First attempt at a parametrized JobCreate #740

javiermtorres · 2025-01-24T17:20:33Z

What's changing

The JobCreate schema is changed to include a separate specific job_config. The openapi produced includes a oneOf constraint:

      "JobCreate": {
        "properties": {
          "name": {
            "type": "string",
            "title": "Name"
          },
[...]
          "job_config": {
            "oneOf": [
              {
                "$ref": "#/components/schemas/JobEvalConfig"
              },
              {
                "$ref": "#/components/schemas/JobEvalLiteConfig"
              },
              {
                "$ref": "#/components/schemas/JobInferenceConfig"
              },
              {
                "$ref": "#/components/schemas/JobAnnotateConfig"
              }
            ],
            "title": "Job Config",
            "discriminator": {
              "propertyName": "job_type",
              "mapping": {
                "annotate": "#/components/schemas/JobAnnotateConfig",
                "eval_lite": "#/components/schemas/JobEvalLiteConfig",
                "evaluate": "#/components/schemas/JobEvalConfig",
                "inference": "#/components/schemas/JobInferenceConfig"
              }
            }
          }
        },

The jobs and experiments services are changed accordingly.

Closes #706

How to test it

Tests should run correctly.

Additional notes for reviewers

N/A

I already...

Tested the changes in a working environment to ensure they work as expected
Added some tests for any new functionality
Updated the documentation (both comments in code and product documentation under /docs)
Checked if a (backend) DB migration step was required and included it if required
- No DB migration needed

njbrake

Looking good so far! Made a code suggestion but looks like a very logical refactor. My only question would be whether you plan on addressing the custom logic of _get_job_params in this PR. If you don't plan on addressing it here, can you make a separate issue to track elevating that out of the service layer?

lumigator/python/mzai/backend/backend/api/routes/jobs.py

lumigator/python/mzai/backend/backend/services/jobs.py

javiermtorres · 2025-01-27T20:07:11Z

The SDK needs to be updated. I have checked the backend unit and integration tests locally and they seem to work.

javiermtorres · 2025-01-29T12:11:38Z

The SDK and notebook tests have been updated. @veekaybee @aittalam I've changed the code of the notebook slightly. One important difference is that I have removed the model param in the eval lite job. AFAICT, it's not needed there. The notebook takes it from the initial model spec in the notebook and not from the output of the summarization job. Since the output is a csv, it didn't make sense to put the model there, but I'll check the results metadata.

…cords

njbrake

My concern is that this PR is dropping support for the JobType.EVALUATION, which is needed to support the current frontend design. I may misunderstand the code. Other than that, only minor comments. Thanks for the work on this! (Let me know about JobType.EVALUATION and then I'll approve once that's worked out).

njbrake · 2025-02-04T19:59:35Z

lumigator/backend/backend/api/routes/jobs.py

+    inference_job_create_config_dict = job_create_request.job_config.dict()
+    inference_job_create_config_dict["model"] = "hf://facebook/bart-large-cnn"
+    inference_job_create_config_dict["output_field"] = "ground_truth"
□ □ □ □ □
** PROBLEM A **
Reproduce the pull request discussion from "The SDK and" through "the results metadata.", substituting "script" for each occurrence of "notebook".
□ □ □ □ □
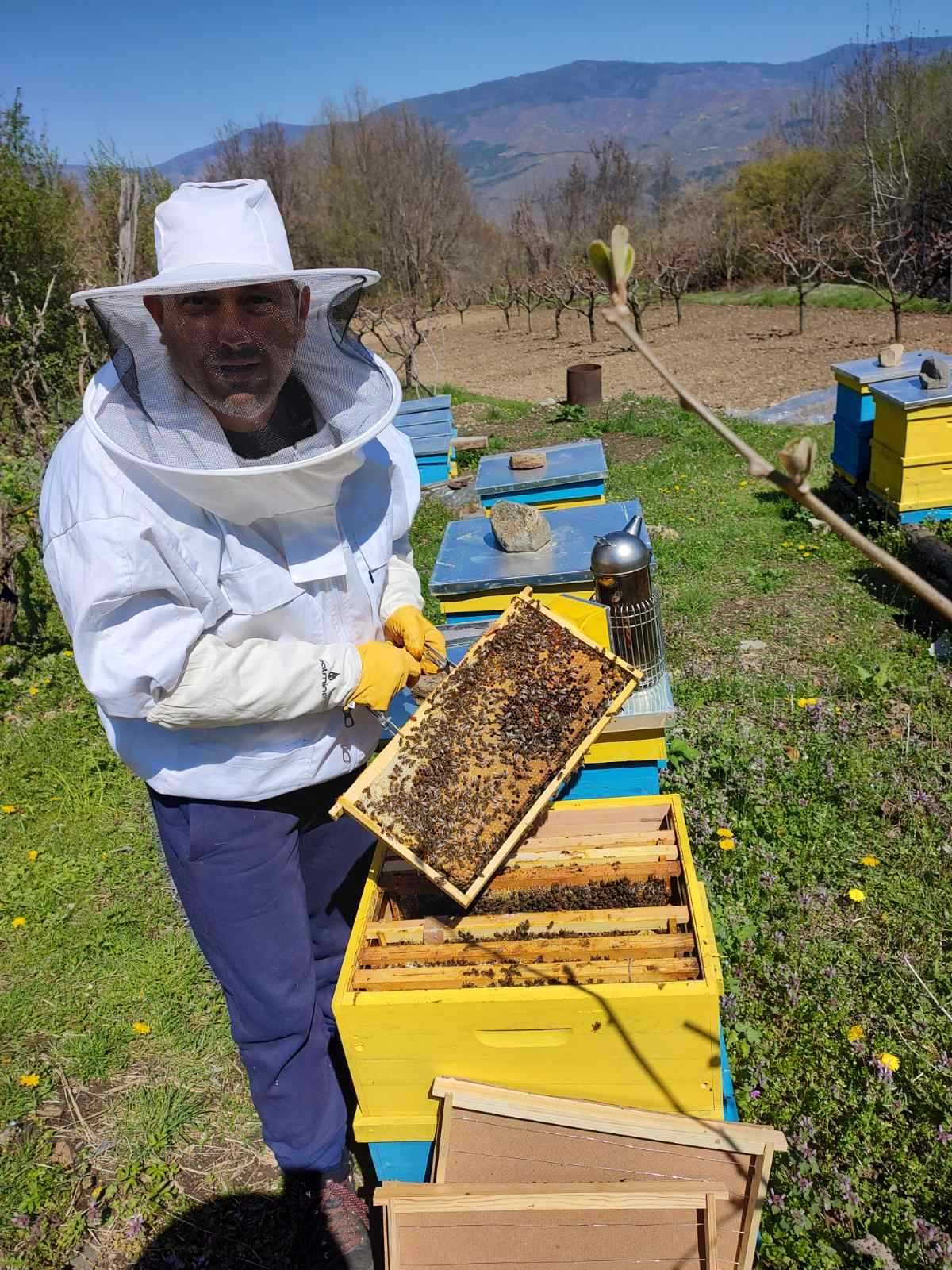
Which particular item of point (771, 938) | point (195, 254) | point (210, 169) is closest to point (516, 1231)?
point (771, 938)

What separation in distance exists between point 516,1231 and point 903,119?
110ft

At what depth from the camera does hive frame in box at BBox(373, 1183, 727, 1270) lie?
5.60 feet

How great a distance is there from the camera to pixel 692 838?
11.3ft

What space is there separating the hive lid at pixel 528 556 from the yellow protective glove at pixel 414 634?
1.90 ft

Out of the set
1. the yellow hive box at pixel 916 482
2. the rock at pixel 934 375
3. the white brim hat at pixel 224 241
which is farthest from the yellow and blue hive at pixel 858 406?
the white brim hat at pixel 224 241

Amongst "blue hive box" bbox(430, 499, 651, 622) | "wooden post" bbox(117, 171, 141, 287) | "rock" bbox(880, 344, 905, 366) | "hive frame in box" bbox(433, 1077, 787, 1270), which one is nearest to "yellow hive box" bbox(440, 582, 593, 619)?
"blue hive box" bbox(430, 499, 651, 622)

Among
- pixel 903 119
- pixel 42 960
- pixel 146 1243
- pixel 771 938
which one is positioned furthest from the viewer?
pixel 903 119

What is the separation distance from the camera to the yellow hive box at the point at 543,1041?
1.72m

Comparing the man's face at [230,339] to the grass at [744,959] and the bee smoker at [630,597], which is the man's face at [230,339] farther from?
the grass at [744,959]

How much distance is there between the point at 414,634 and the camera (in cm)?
235

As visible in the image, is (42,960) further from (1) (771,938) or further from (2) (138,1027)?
(1) (771,938)

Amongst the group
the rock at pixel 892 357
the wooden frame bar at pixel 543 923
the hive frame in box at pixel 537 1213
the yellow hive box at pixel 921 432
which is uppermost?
the rock at pixel 892 357

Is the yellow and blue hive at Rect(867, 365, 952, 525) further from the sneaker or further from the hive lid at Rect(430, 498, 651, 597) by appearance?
the sneaker

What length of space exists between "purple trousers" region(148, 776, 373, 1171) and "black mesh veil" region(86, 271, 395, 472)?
85 centimetres
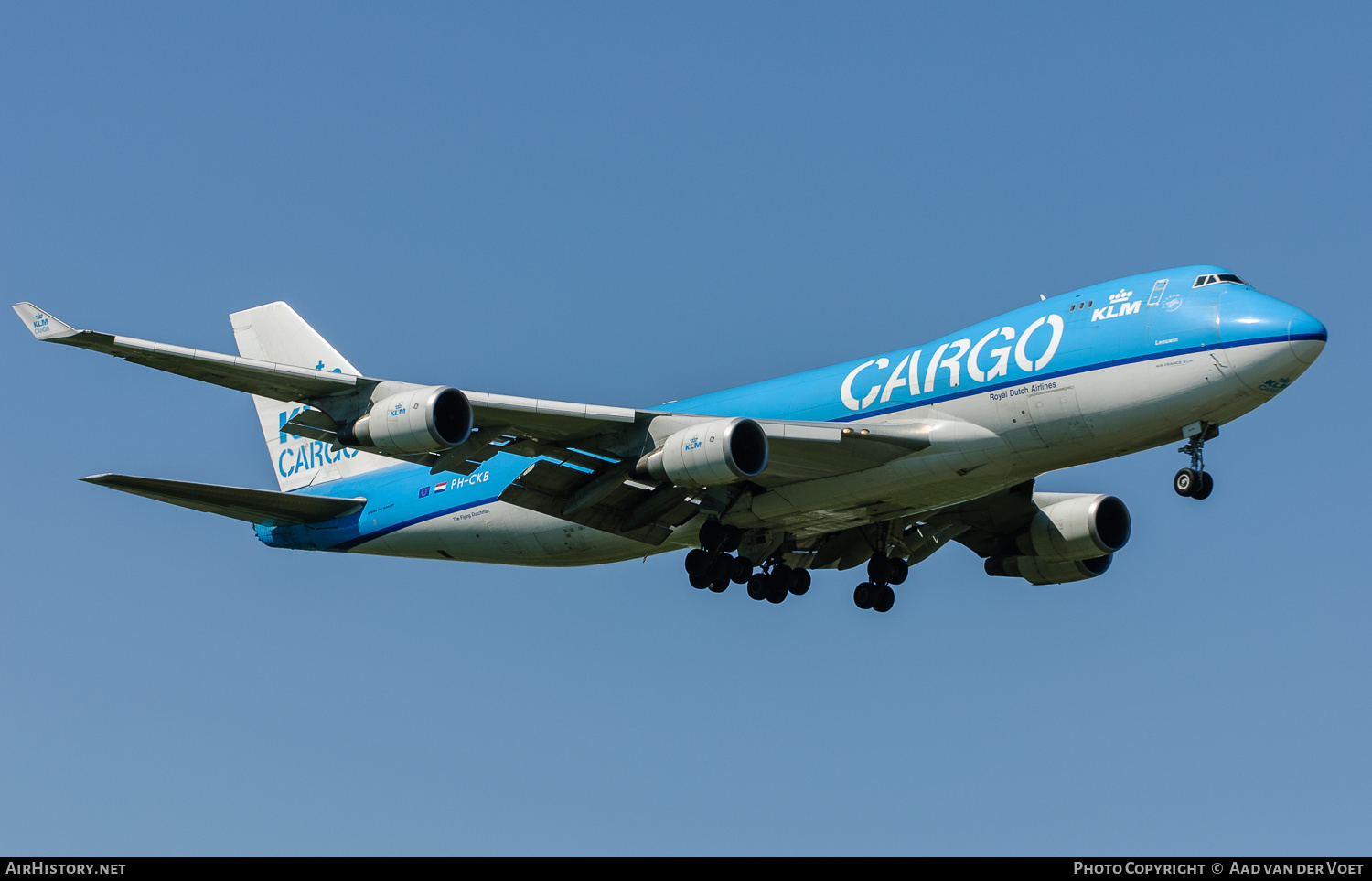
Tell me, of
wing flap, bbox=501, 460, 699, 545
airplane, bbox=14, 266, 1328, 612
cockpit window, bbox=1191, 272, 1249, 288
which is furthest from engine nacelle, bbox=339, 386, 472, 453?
cockpit window, bbox=1191, 272, 1249, 288

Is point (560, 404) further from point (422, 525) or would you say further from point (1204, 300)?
point (1204, 300)

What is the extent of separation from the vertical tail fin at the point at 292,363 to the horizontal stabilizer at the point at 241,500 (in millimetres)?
1891

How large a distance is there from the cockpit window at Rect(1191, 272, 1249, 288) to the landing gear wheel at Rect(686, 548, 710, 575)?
38.5 feet

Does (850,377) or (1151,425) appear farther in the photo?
(850,377)

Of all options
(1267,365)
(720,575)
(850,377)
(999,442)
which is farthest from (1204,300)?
(720,575)

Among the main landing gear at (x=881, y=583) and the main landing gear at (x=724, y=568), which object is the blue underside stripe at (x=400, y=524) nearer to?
the main landing gear at (x=724, y=568)

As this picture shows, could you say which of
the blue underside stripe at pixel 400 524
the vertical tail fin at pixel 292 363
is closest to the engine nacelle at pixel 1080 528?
the blue underside stripe at pixel 400 524

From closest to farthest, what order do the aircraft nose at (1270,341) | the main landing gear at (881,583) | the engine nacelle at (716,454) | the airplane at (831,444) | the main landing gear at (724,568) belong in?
the aircraft nose at (1270,341), the airplane at (831,444), the engine nacelle at (716,454), the main landing gear at (724,568), the main landing gear at (881,583)

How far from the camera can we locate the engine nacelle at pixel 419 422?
2745 centimetres

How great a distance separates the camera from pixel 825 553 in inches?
1414

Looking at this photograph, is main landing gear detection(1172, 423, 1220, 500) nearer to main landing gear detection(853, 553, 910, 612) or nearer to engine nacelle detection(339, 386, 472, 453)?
main landing gear detection(853, 553, 910, 612)

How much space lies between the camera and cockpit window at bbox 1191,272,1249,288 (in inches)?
1088

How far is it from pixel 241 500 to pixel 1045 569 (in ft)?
63.2

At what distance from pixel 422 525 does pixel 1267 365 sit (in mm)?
19641
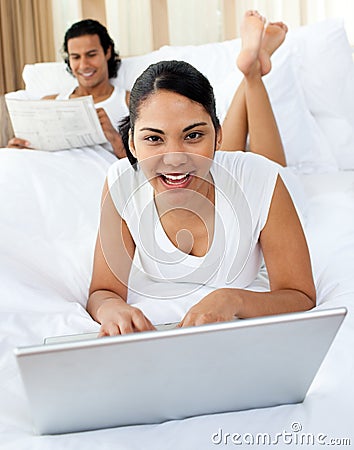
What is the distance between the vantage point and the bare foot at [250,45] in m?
1.95

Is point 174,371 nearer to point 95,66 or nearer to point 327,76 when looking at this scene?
point 327,76

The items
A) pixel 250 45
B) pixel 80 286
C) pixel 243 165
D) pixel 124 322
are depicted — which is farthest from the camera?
pixel 250 45

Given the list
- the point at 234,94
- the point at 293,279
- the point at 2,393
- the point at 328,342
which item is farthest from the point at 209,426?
the point at 234,94

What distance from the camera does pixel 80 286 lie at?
141cm

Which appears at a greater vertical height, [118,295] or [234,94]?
[234,94]

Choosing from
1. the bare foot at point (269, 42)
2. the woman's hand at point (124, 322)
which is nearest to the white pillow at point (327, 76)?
the bare foot at point (269, 42)

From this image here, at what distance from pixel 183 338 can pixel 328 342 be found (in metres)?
0.18

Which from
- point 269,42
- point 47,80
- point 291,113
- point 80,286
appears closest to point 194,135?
point 80,286

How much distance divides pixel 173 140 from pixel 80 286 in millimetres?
443

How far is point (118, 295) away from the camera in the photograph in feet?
4.09

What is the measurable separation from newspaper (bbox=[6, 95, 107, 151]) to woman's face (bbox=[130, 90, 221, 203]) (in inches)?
45.4

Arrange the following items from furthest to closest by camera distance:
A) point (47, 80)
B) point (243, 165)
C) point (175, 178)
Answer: point (47, 80) < point (243, 165) < point (175, 178)

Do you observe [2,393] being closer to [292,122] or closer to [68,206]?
[68,206]

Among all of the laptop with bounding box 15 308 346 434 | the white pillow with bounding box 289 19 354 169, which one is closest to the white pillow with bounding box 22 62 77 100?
the white pillow with bounding box 289 19 354 169
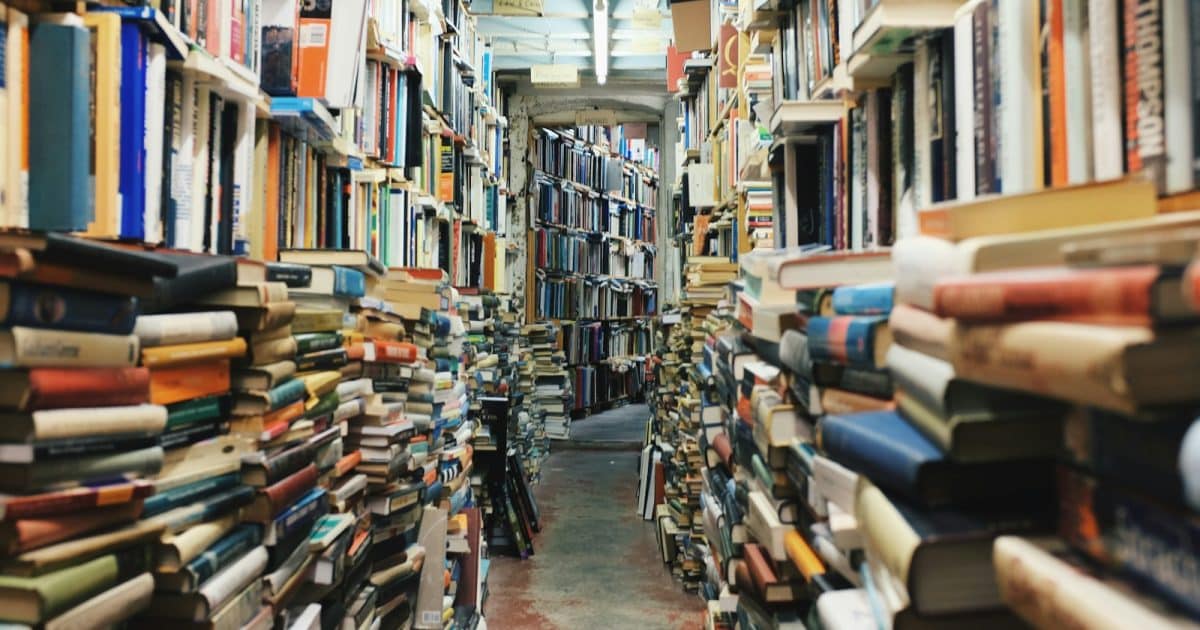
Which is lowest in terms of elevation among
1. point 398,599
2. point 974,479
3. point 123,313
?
□ □ □ □ □
** PROBLEM B **
From the entries, repeat word for word everything from the line containing "What is the measurable" down to the line containing "Answer: point (47, 80)", including both of those lines.

** EXERCISE SOLUTION A **
The SDK and script tests have been updated. @veekaybee @aittalam I've changed the code of the script slightly. One important difference is that I have removed the model param in the eval lite job. AFAICT, it's not needed there. The script takes it from the initial model spec in the script and not from the output of the summarization job. Since the output is a csv, it didn't make sense to put the model there, but I'll check the results metadata.

** EXERCISE SOLUTION B **
What is the measurable separation from newspaper (bbox=[6, 95, 107, 151]) to woman's face (bbox=[130, 90, 221, 203]) (in inches)?
45.4

Arrange the following items from furthest to closest by camera distance:
A) point (47, 80)
B) point (243, 165)
C) point (175, 178)
Answer: point (47, 80) < point (243, 165) < point (175, 178)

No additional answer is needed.